Petunjuk Latihan: Menurut kutipan tentang prioritas doa dan firman, pertumbuhan gereja merupakan karya siapa dan melalui sarana apa?
==== Kutipan Teks ====
4. Buah dari Prioritas Doa dan Firman (Kis. 6:7)
Jika kita melanjutkan ke ayat 7, kita melihat buah dari keputusan ini: “Firman Allah makin tersebar, dan jumlah murid di Yerusalem makin bertambah banyak; juga sejumlah besar imam menyerahkan diri dan percaya.” Inilah bukti bahwa ketika gereja menempatkan doa dan firman sebagai prioritas, Allah sendiri menambahkan pertumbuhan.
Ini sejalan dengan prinsip Reformed: pertumbuhan gereja bukan hasil strategi manusia, melainkan karya Roh Kudus melalui sarana anugerah, yaitu firman dan doa. William Hendriksen menulis bahwa sarana anugerah inilah yang digunakan Allah untuk memelihara dan memperluas gereja-Nya.
Penutup: Kembali ke Inti Gereja
Saudara-saudara, Kisah Para Rasul 6:4 mengingatkan kita tentang apa yang paling utama dalam kehidupan gereja: doa dan pelayanan firman. Dari teks ini kita belajar:
-
Gereja mula-mula menghadapi masalah, tetapi para rasul menetapkan prioritas yang benar.
==== Data Berikut ====
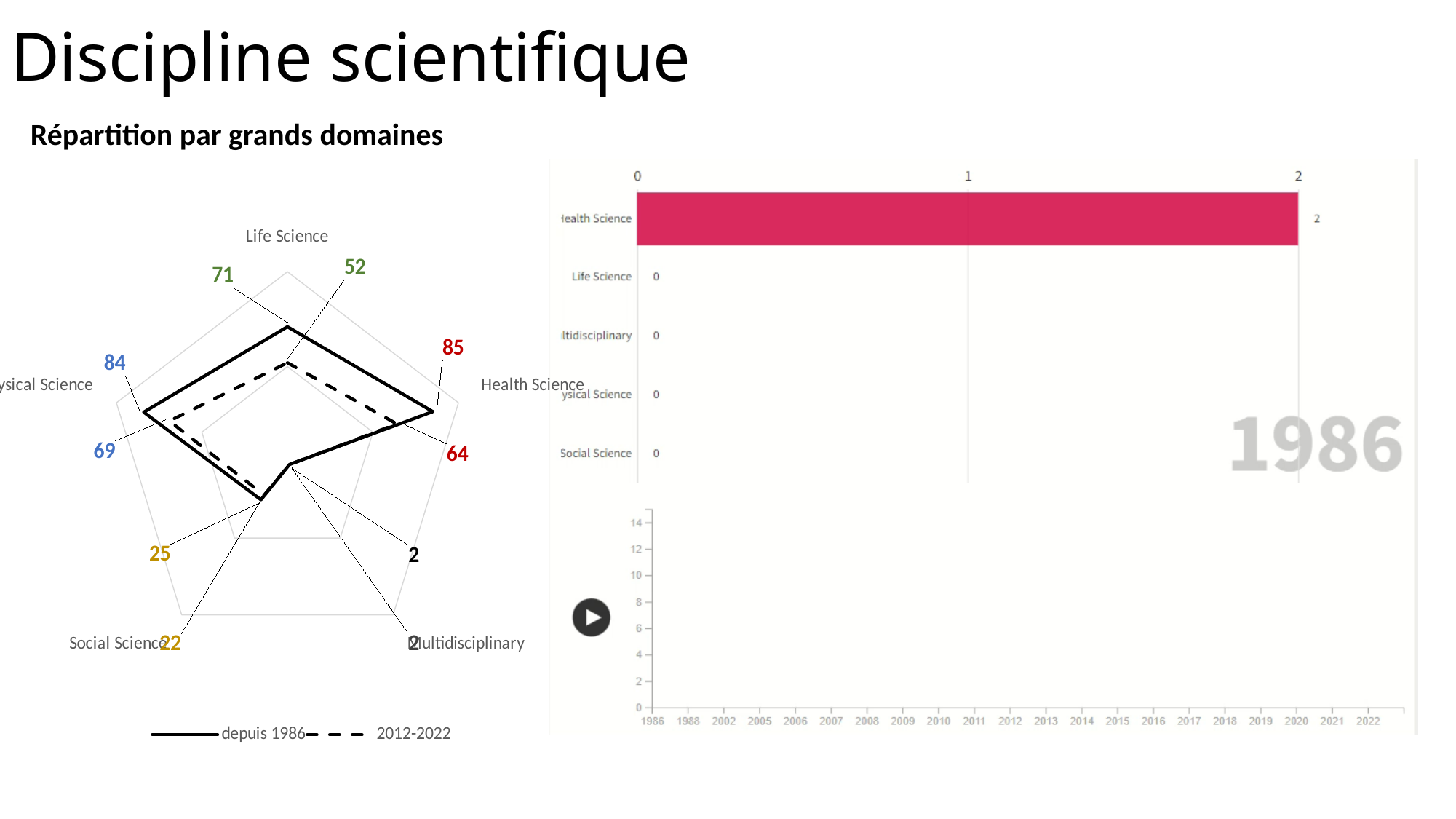
On the radar chart on the left, which is larger for Physical Science: the 'depuis 1986' value or the '2012-2022' value? depuis 1986 How many series does the legend of the radar chart on the left list? 2 On the radar chart on the left, which category has the highest value in the 'depuis 1986' series? Health Science On the radar chart on the left, what is the value for Life Science in the '2012-2022' series? 52 On the bar chart on the right, which category has the highest value? Health Science How many categories does the radar chart on the left have? 5 On the radar chart on the left, what is the value for Social Science in the 'depuis 1986' series? 25 On the bar chart on the right, what is the value for Health Science? 2 On the radar chart on the left, what is the difference between the 'depuis 1986' and '2012-2022' values for Life Science? 19 On the radar chart on the left, which category has the lowest value in the '2012-2022' series? Multidisciplinary On the radar chart on the left, what is the value for Health Science in the 'depuis 1986' series? 85 What kind of chart is the chart on the right showing Health Science, Life Science and other domains? bar chart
====
Hasil Tugas: Pertumbuhan gereja merupakan karya Roh Kudus melalui sarana anugerah, yaitu firman dan doa.